Former Vice President Mike Pence says voters should expect to see the same, more combative candidate at the next GOP debate as he urged his former running-mate-turned-rival Donald Trump to join his competitors on stage next time around.
“You know, elections are about choices and I welcomed the opportunity last night to draw a contrast with other candidates on the stage who I think are walking away from the conservative agenda that has defined our movement for 50 years and holds the keys for restoring American leadership in the world and American prosperity and security at home,” Pence said in an interview from Milwaukee a day after the first Republican presidential primary debate.
With his campaign still mired in single digits and facing a skeptical GOP base, Pence delivered a surprisingly pointed performance Wednesday night. He launched repeated broadsides against his non-Trump rivals and tangled, in particular, with 38-year-old tech entrepreneur and political novice Vivek Ramaswamy.
“Now is not the time for on-the-job training,” Pence said. “We don’t need to bring in a rookie."
At one point, Pence was reprimanded by the Fox News moderators for going after his allotted time.
The debate came as Pence and his campaign have taken a more aggressive posture toward Trump following a pair of indictments related to the former president's efforts to overturn the results of the 2020 election. Pence spent four years as Trump's most loyal defender before breaking with him over those efforts and has said: “Anyone that puts themselves over the Constitution should never be president of the United States."
Still, Pence was among all but two of the candidates who clearly raised his hand when asked Wednesday night whether they would support Trump, the race’s prohibitive front-runner, if he is the nominee and convicted on criminal charges.
At the same time, he rebuffed Ramaswamy's efforts to get him to commit to a possible pardon if he is elected, saying that a pardon "usually follows a finding of guilt and contrition by the individual that’s been convicted.” Trump has insisted he did nothing wrong and has continued to repeat his election lies.

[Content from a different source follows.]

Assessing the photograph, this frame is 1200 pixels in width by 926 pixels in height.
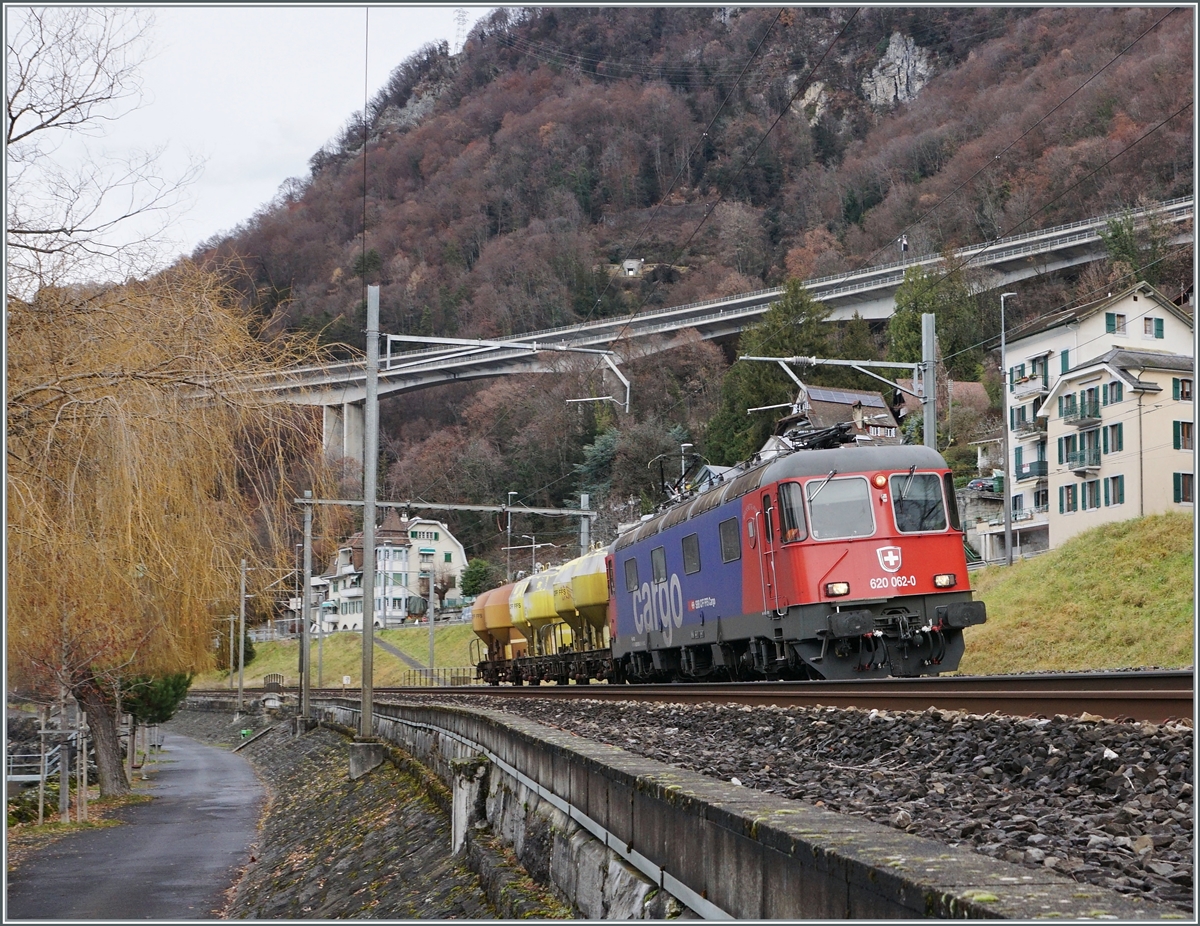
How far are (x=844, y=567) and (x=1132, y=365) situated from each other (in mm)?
33174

Pence and his team have long tried to make the case that the candidate is “well-known but not known well” by Republican voters. They believe he can win over skeptics by introducing them to his decades-long record as a conservative former member of Congress and Indiana governor before he signed onto the Trump-Pence ticket.
“What I wanted people to understand, and I say it with great humility, is that I am the most qualified, the most tested, the most proven, conservative leader vying for the Republican nomination,” he said. Pence said his strategy Wednesday “was just to be myself."
“Look, I understand most people know me as vice president. And I took that role very seriously. You take a half step back, you’re prepared, you’re of service. I thought the vice president should never be the story and I took that posture. But people that have known me over the years know that I know how to fight for what I believe in,” he said.
Pence, during the debate, also slammed candidates like Ramaswamy and Florida Gov. Ron DeSantis, who argued the U.S. should not be providing additional support for Ukraine amid Russia's continued invasion.
When former U.N. Ambassador Nikki Haley argued that it was unlikely Republicans could realistically pass a national abortion ban, Pence, an evangelical Christian who has made his opposition to abortion rights a central plank of his campaign, blasted her call for consensus as “opposite of leadership.”
”Now is not the time for on-the-job training. And with all due respect to my friend from Ohio and others in the field, I wanted people looking on to know that I’ll be ready Day One should I become president of the United States," he said.
Pence was also the subject of one of the questions when candidates were asked whether they believed he had done the right thing by rebuffing Trump's efforts to stop him from certifying Joe Biden’s presidential election victory on Jan. 6, 2021. All but Ramaswamy said he had.
Pence said he hoped Trump, who has said he will skip all the Republican primary debates, citing his commanding lead, will change his mind and join the other candidates on stage next month when they meet again in California.
“I believe that this country's in a lot of trouble and every man and woman who aspires to carry the banner of the Republican Party owes it to the American people to get on that stage to answer the tough questions and to articulate their vision for the future of the country and let the voters decide,” he said.